Amnesty International | January 7th, 2010


Leaving Fear Behind – documentary by
Dhondup Wangchen

Amnesty International has urged the Chinese authorities to release a Tibetan documentary filmmaker who has been jailed for six years for “subversion”.

Dhondup Wangchen was detained after making the film Leaving Fear Behind, in which Tibetans speak out about their lives.

He was sentenced on 28 December 2009 following a secret trial in Xining city, western China. Amnesty International considers him a prisoner of conscience.

“All Dhondup Wangchen wanted to do was to give a voice to those who 'are like stars on a sunny day, we can’t be seen', according to one of the people he interviewed for the film. This is not a crime,” said Roseann Rife, Amnesty International Asia Pacific deputy director.

Dhondup Wangchen was detained in March 2008. Police held him at Gongshan Hotel, an unofficial place of detention or “black jail”, for part of his detention period.  Police tied him to a chair, beat and punched him in the head and frequently deprived him of food and sleep during interrogations. Dhondup Wangchen suffers from Hepatitis B, for which he has not received any medical treatment.  

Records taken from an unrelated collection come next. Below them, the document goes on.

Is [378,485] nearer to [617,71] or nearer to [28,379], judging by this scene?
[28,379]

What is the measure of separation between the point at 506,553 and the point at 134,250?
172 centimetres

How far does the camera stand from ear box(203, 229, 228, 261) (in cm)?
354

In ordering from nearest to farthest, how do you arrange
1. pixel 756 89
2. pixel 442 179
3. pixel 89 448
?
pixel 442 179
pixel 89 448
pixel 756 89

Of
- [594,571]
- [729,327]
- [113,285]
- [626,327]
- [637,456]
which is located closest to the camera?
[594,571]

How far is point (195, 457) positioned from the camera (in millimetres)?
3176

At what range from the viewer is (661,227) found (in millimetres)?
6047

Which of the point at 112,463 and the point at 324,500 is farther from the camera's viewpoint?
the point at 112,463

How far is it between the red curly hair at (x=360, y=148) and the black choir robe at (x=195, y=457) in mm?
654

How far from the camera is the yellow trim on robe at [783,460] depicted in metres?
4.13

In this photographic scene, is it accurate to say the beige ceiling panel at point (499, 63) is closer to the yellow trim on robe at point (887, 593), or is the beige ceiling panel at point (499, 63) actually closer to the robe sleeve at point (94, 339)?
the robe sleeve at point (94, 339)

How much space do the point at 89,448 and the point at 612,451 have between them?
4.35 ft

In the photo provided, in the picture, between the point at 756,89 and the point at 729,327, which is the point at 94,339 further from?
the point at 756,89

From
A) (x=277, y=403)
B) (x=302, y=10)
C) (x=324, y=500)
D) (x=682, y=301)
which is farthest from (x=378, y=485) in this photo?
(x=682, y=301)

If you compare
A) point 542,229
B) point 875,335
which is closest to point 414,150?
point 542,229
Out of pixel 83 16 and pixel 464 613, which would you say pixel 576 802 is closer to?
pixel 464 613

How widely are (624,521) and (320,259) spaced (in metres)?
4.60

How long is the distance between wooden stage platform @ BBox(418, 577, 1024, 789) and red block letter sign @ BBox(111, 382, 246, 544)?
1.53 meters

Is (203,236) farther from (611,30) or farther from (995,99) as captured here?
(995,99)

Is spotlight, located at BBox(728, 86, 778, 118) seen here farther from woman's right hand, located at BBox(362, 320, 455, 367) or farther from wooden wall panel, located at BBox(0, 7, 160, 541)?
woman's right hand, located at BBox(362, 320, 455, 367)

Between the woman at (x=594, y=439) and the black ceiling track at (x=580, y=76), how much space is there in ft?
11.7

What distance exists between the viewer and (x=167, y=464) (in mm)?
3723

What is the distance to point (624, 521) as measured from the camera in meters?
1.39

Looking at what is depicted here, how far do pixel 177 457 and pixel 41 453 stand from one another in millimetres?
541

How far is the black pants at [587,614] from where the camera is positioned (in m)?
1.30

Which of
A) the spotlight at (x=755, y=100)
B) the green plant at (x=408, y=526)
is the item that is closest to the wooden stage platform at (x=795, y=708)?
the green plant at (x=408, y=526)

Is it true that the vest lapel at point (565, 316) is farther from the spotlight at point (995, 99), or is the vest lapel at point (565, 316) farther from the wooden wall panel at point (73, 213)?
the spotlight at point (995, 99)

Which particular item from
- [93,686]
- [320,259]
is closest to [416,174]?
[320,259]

“His treatment and the harsh sentence he was given following an unfair trial shows the Chinese authorities' complete disregard for international human rights standards,” Roseann Rife said.
 
He was later moved to Xining City No. 1 Detention Centre. He was held incommunicado until April 2009, when he met his family-appointed, Beijing-based lawyers for the first – and only – time. In July 2009, Beijing judicial authorities forced these lawyers to drop the case.

It is unclear if he subsequently had any legal representation or was allowed to defend himself in the trial.

Dhondup Wangchen's family has not received information directly from the court about the trial, sentence or verdict. They have visited the detention centre several times but have never been allowed to see him.

Dhondup Wangchen began planning the film in 2006; he explained his motives by saying: “It is very difficult [for Tibetans] to go to Beijing and speak out there. So we decided to show the real feelings of Tibetans inside Tibet through this film.”

In October 2007, he began collecting interviews from over 100 Tibetan people. In the film, they talked about their lives and their views on the Dalai Lama and the upcoming Beijing Olympics.

The footage was smuggled out of the country to Switzerland, where Dhondup Wangchen's cousin edited it down to a 25-minute documentary. It premiered in a screening to foreign journalists in a Beijing hotel on the eve of the Beijing Olympics. Security forces interrupted the screening.